The pattern I used is from the 03/2013 issue of Ottobre, design #17. The only change I made to the dress was to leave it unlined. The fabric is quite heavy and I thought another layer, even of Bemburg, would have been insufferably hot. Instead, I bound the neckline with bias.
I generally find that Ottobre dresses run a little short for Myra, so I lengthened this one to the next size line just in the skirt. That's a typical alteration for her. I like the length it is, but I also think the length as drafted would have been fine, so it looks like this style is a little longer than usual.
In back, there is an invisible zip, which lined up quite nicely at the waist. I also put a small button and loop at the top, concealed under the collar. I like the way the collar squares off at the back - a nice detail that is different from most peter pan style collars. I'm also pretty pleased with the way the polka dots lined up throughout the dress. In a print that large, a mismatch would have been pretty obvious, so I'm glad they behaved.

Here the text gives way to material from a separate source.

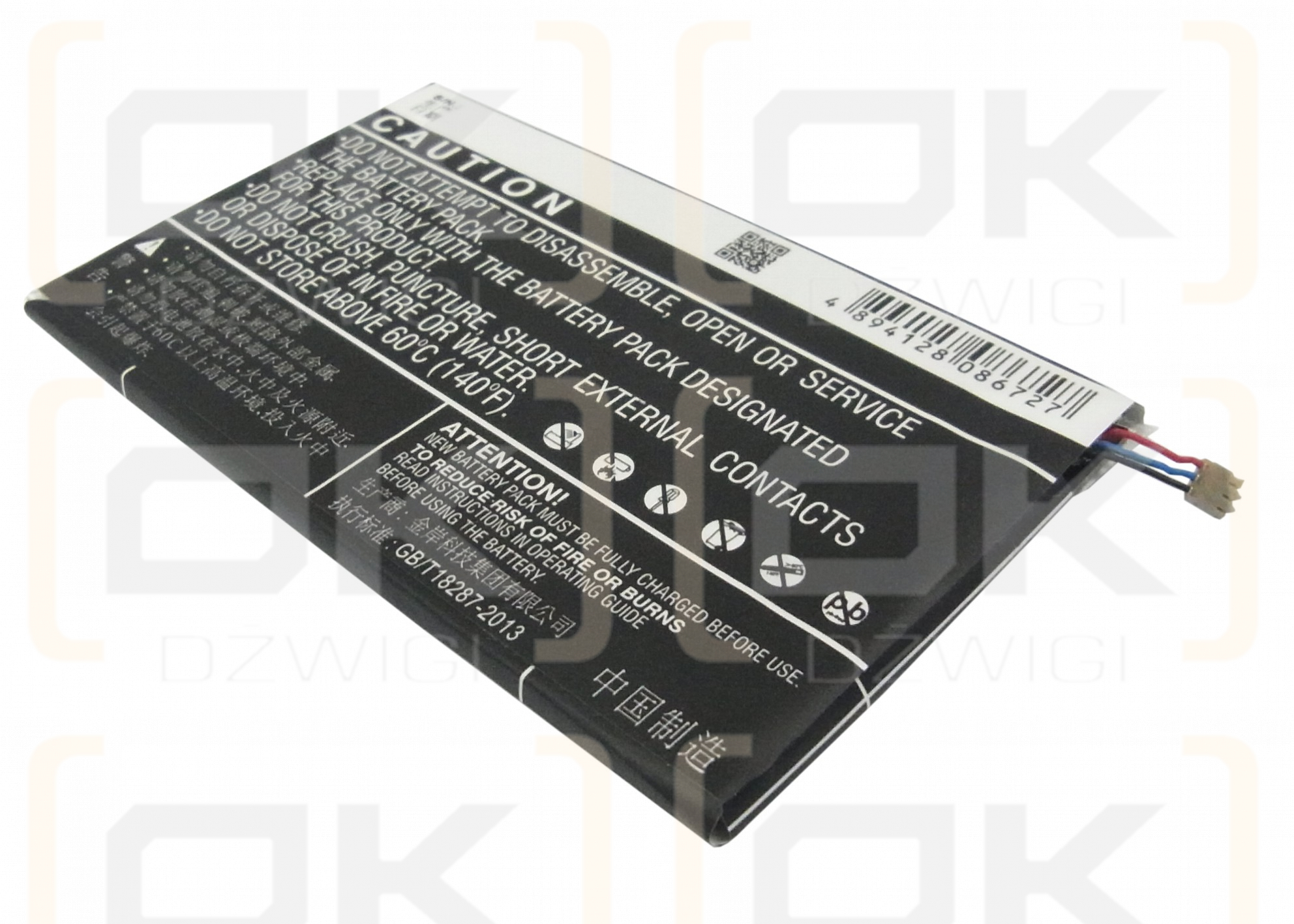 ZTE U5S / Li3832T43P3h965844 3200 mAh Li-Polymer 3,8 V (Cameron Sino)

My favorite detail of this sweet little dress is the front "placket". It is actually a pair of pintucks pressed away from center front with decorative buttons down the center. Pretty sneaky, eh? The front is cut on the fold, which made aligning the dots super easy there. And I didn't have to sew a full placket, which made this dress pretty quick to sew.
Myra loves it! And it's great for dancing. Just don't tell her she looks like a Dalek... ;)

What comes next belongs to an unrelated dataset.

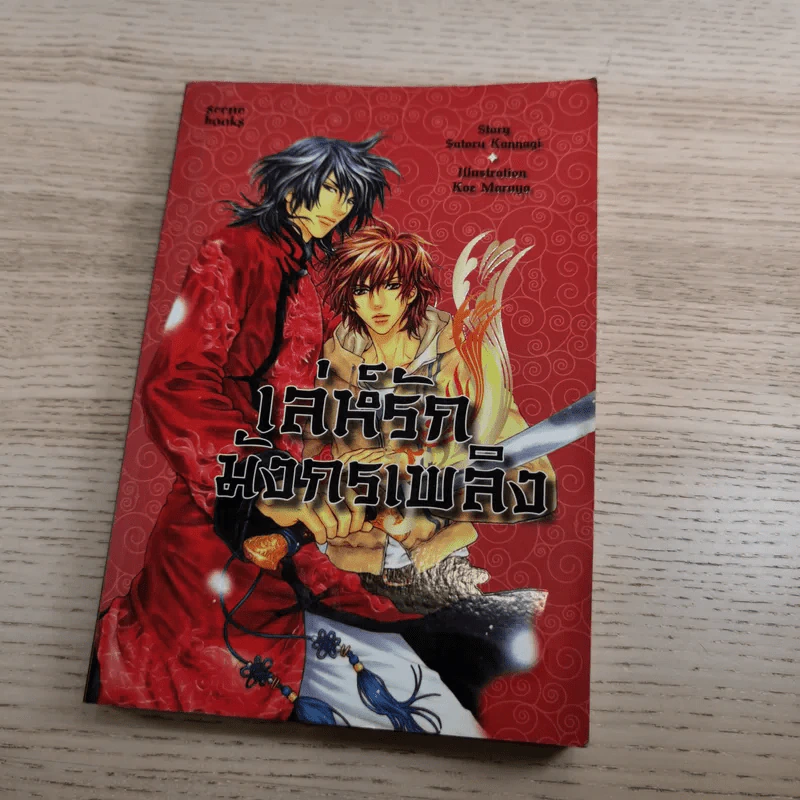 เล่ห์รักมังกรเงิน + เล่ห์รักมังกรเพลิง - Satoru Kannagi รูปที่ 13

Tuesday, September 3, 2013

The Burdastyle David Bow Tie

This project is actually from last month, but it took a while to get pictures, so you get to see it now. I actually have a ton of stuff to show you, since Mitch gave me a sewing day yesterday, but I still need to take lots of pictures. It'll come.

But today is about the tie. Mitch has been talking about switching from a long tie to a bow tie. The long dangly tie gets into everything. Anyway, I'd been kind of dragging my feet about making one. I was worried about interfacing and things like that. Finally, I decided to just bite the bullet and do it.
And he likes it! It isn't perfect by any means, but I did learn a lot making it.
Here is how it looks untied. You can see that there are sliders in back to make it adjustable, which was the trickiest part of the construction. It was actually really easy to make, although turning the two halves of the tie was a little tricky. 
The fabric is a beautiful slubby silk, given to me by a good friend. For interfacing, I scavenged interfacing from old ties, but I actually think this was a bad idea. I was using regular ties, and the interfacing for the RTW bow ties I have since examined is much thinner and more flexible, so this one was nearly impossible to turn right side out and Mitch has difficulty getting it tied.
The thick interfacing is especially notable in the area of the sliders, which makes it really hard to adjust. In fact, it's so stiff, that it ends up being impossible getting it to the length that Mitch prefers. He can get it tied, but it is a little tighter than he finds comfortable.
For a first attempt, I think it's not too bad. Mitch really loves the fabric and I learned a few things that should make the next one great. Fortunately, I have a bit more of this silk for version 2.0.